Finishing third in the competition, Cal proved it could compete with the best with a 400.700 — a 15-point improvement from its previous meet. The tri-meet was the blue and gold’s first competition on the road, but the distractions and nerves that come with unfamiliar territory had no effect on the Bears.

In an interview, head coach J.T. Okada emphasized his team’s ability to overcome the obstacles of being on the road and gave credit to the mentality and focus of his squad.

Cal hit season-highs as a team in every single event, bearing witness to a litany of career- and season-bests from gymnasts up and down the roster. On floor, the Bears improved on their previous success with a 71.500 that included five gymnasts with scores of over 14.000. For context, the Bears had only one gymnast, Darren Wong, hit a score of 14.000 or higher in that event in their previous two meets.

Likewise, their floor success was complemented by improved performances on the parallel and high bars, as the Bears posted 64.800 and 64.350, respectively. Asad Jooma continued his consistency on vault, as his third consecutive 14.000-plus performance lead Cal to its season-best outing in that event.

But the biggest story of the night by far was Cal’s drastic change on pommel horse. Coming into the Stanford Open, the blue and gold had put up scores of 59.100 and 57.700, team totals that are both far below the Bears’ capabilities.

But Cal buckled down and tightened up its routine, resulting in a 64.050 that beat No. 1 Oklahoma in that event. Wong’s 13.700 paced the Bears and was second among all gymnasts at the meet, while freshman Will Lavanakul rebounded from an 8.550 against Air Force and Stanford to post a 13.100 at this meet.

“We worked really hard on pommel horse all week,” Okada said in a press release. “It’s no secret that it was a source of issues for us in the past two weeks. We did what I said we were going to do: (we) went back in the gym and practiced on it.”

That’s not to say that the Bears have no room for improvement. Cal will be looking to build on its rings, parallel bar and high bar scores while ensuring that the improvements made on floor and pommel were not one-time successes. Luckily for the blue and gold, they will have the benefit of home gym advantage as the team takes on Arizona State, Washington and Stanford in the upcoming Pac-12 Invite Open.

The Huskies and Sun Devils have each put in middling performances so far, with Washington posting 375.350 at the Rocky Mountain Open and a season-high 382.050 at the Washington Open, while ASU posted 383.100 at the same event and a season-high 395.850 at the West Point Open Prelims. The Pacific Northwest squad excels on parallel bar and rings, ranking 12th and 11th in those events respectively. In contrast, Arizona State is one of the nation’s best teams on vault and floor, in which it nationally ranks 7th and 9th, respectively. Ultimately, both teams will require substantially better performances to trump the Bears’ score, but at the very least, the Huskies and Sun Devils will provide an excellent litmus test for Cal.

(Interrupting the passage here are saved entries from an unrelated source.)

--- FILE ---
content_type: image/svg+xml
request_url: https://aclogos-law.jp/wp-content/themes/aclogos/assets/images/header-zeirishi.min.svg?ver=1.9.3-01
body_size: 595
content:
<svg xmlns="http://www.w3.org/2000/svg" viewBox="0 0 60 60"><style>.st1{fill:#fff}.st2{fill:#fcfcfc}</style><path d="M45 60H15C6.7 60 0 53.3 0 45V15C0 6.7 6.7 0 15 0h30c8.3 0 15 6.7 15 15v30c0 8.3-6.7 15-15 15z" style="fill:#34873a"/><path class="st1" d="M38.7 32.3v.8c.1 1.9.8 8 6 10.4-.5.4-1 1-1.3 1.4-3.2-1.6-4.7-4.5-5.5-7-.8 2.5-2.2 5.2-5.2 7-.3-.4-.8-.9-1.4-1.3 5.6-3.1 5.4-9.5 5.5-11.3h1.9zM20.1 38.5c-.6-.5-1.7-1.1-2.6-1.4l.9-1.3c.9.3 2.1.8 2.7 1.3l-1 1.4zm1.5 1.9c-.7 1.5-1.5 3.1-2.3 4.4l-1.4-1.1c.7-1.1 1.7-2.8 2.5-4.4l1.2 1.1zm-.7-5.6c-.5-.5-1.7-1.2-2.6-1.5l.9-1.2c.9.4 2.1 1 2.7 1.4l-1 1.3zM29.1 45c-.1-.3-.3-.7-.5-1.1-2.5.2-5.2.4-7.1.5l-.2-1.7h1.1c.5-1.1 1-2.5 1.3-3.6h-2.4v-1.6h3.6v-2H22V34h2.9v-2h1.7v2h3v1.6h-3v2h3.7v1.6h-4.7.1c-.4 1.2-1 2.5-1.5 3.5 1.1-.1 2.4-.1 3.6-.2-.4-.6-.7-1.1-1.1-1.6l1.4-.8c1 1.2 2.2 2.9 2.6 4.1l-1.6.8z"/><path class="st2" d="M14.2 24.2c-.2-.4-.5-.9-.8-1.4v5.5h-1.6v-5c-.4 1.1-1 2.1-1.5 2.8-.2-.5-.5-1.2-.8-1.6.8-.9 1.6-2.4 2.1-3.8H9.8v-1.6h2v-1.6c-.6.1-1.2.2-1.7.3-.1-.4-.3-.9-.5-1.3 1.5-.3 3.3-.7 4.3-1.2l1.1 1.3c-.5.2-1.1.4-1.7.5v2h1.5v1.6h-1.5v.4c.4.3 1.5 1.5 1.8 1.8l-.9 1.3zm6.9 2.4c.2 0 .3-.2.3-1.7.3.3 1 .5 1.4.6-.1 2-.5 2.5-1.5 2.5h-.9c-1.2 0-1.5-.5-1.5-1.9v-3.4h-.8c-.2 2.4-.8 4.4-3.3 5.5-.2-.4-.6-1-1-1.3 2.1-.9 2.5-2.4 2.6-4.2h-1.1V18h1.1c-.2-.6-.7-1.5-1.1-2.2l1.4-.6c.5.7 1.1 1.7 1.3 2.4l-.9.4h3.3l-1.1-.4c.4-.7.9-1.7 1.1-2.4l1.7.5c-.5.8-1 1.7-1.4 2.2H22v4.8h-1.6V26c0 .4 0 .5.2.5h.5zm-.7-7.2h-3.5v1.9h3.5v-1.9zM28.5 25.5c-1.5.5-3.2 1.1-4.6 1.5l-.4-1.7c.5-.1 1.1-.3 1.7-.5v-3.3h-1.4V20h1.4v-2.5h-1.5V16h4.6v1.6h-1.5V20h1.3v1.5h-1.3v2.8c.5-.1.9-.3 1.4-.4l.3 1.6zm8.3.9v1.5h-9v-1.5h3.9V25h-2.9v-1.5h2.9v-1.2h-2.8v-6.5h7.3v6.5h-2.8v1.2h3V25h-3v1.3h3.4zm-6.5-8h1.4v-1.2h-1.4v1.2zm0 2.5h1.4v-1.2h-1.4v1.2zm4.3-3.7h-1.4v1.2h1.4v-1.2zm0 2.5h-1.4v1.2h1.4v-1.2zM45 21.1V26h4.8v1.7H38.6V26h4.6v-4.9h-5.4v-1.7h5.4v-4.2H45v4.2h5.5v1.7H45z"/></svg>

The other team Cal will square off against is Stanford, an opponent the blue and gold are very familiar with. The Bears have faced the Cardinal in all three of their season matchups, and the well-funded No. 2-ranked defending champions have continued to show excellence across the board.

Brandon Briones, the Mountain Pacific Sports Federation’s, or MPSF’s, best rookie, has continued to excel in his freshman campaign; he posted an astounding 15.000 on floor during his last meet and was named the conference’s Gymnast of the Week as a result. Briones is arguably the best gymnast in the country and is matched in his excellence by Riley Loos and 2019 MPSF Gymnast of the Year Brody Malone, whose performances have both been impressive thus far.

While an upset is likely not in the cards for the Bears, the Cardinal nevertheless represent the level that Cal hopes it will one day compete at. For now, the blue and gold have continued to improve meet after meet and the Pac-12 Invite Open will give the team another opportunity to demonstrate its growth. Coach Okada emphasized once again that improvement and growth are the team’s main goals and that his gymnasts were capable of even better performances than their showing at the Stanford Open.

Cal will compete in the Pac-12 Invite Open on Sunday, Feb. 2 at 4 p.m. at Haas Pavilion.